文章目录
Sqoop 简介
开源 工具
RDBMS---------------------------sqoop---------------------------->HDFS
Sqoop前:
RDBMS----->Hadoop
MR: DBinputformat------------TestOutputFormat
Hadoop------>RDBMS
MR:TestInputFormat--------->DBOutputFormat
MR存在的问题
- MapReduce麻烦
- 效率低(一个MR只能对应一个业务线)
基于MR存在的问题,抽取出一个框架,需要自定义:
- Driver
- username
- password
- url
- DB/table/sql
- hdfs path
- mapper’s
接入到框架之后
新的业务线接入只需要传入参数递给MR即可
- hadoop jar的方式来提交
- 动态的根据业务线传入参数
后期可以采用Spring Boot微服务构建大数据平台
Sqoop官方介绍
Apache Sqoop™ is a tool designed for efficiently transferring bulk data between Apache Hadoop and structured datastores such as relational databases.

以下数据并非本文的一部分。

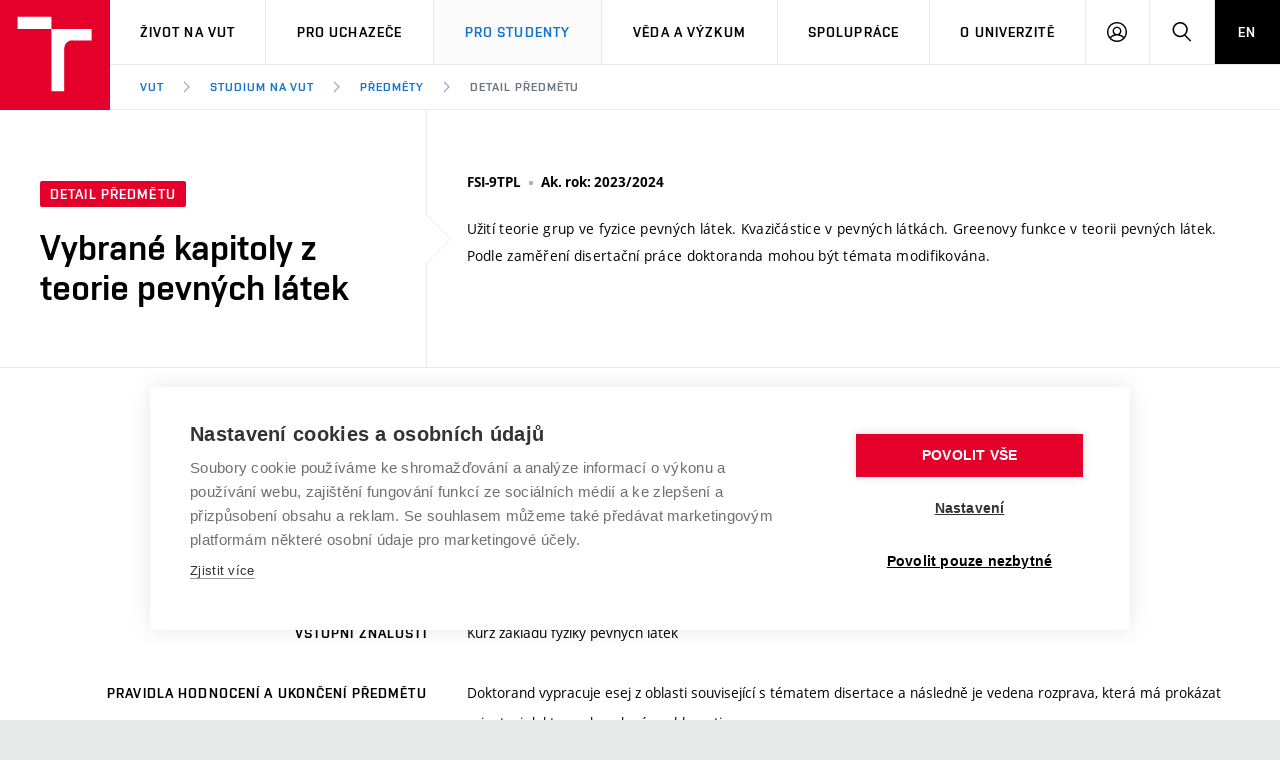

--- FILE ---
content_type: image/svg+xml
request_url: https://www.vut.cz/i/images/layout_portal2018/hr_award_icon.svg
body_size: 606
content:
<?xml version="1.0" encoding="utf-8"?>
<!-- Generator: Adobe Illustrator 15.1.0, SVG Export Plug-In  -->
<!DOCTYPE svg PUBLIC "-//W3C//DTD SVG 1.1//EN" "http://www.w3.org/Graphics/SVG/1.1/DTD/svg11.dtd" [
	<!ENTITY ns_flows "http://ns.adobe.com/Flows/1.0/">
]>
<svg version="1.1"
	 xmlns="http://www.w3.org/2000/svg" xmlns:xlink="http://www.w3.org/1999/xlink" xmlns:a="http://ns.adobe.com/AdobeSVGViewerExtensions/3.0/"
	 x="0px" y="0px" width="134px" height="160px" viewBox="0 0 134 160" enable-background="new 0 0 134 160" xml:space="preserve">
<defs>
</defs>
<path fill="#FFD500" d="M101.164,55.019c0-11.075-8.985-20.063-20.073-20.063c-11.079,0-20.07,8.988-20.07,20.063
	c0,11.086,8.991,20.069,20.07,20.069C92.179,75.087,101.164,66.104,101.164,55.019"/>
<path fill="#283385" d="M131.418,62.517c-12.246,0-22.738,4.291-31.497,12.865c-8.754,8.578-13.128,18.96-13.128,31.136v53.533
	c7.195,0,12.765-1.97,16.71-5.912c3.945-3.939,5.915-8.644,5.915-14.109v-33.512c0-6.088,2.148-11.328,6.433-15.726
	c4.291-4.385,9.474-6.591,15.567-6.591h2.661V62.517H131.418z"/>
<path fill="#283385" d="M32.116,62.517c12.247,0,22.745,4.291,31.498,12.865c8.76,8.578,13.134,18.96,13.134,31.136v53.533
	c-7.201,0-12.77-1.97-16.71-5.912c-3.946-3.939-5.921-8.644-5.921-14.109v-33.512c0-6.088-2.148-11.328-6.427-15.726
	c-4.297-4.385-9.492-6.591-15.574-6.591h-2.654V62.517H32.116z"/>
<path fill="#283385" d="M16.716,5.918C12.765,1.976,7.195,0,0,0v160.051c7.195,0,12.765-1.97,16.716-5.912
	c3.189-3.195,5.635-6.639,5.635-23.539V24.312C22.351,11.961,19.905,9.12,16.716,5.918"/>
</svg>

Sqoop successfully graduated from the Incubator in March of 2012 and is now a Top-Level Apache project: More information
Latest stable release is 1.4.7 (download, documentation). Latest cut of Sqoop2 is 1.99.7 (download, documentation). Note that 1.99.7 is not compatible with 1.4.7 and not feature complete, it is not intended for production deployment.
Sqoop : SQL - to - Hadoop
RDBMS <---------sqoop-----------> Hadoop(HDFS/Hive)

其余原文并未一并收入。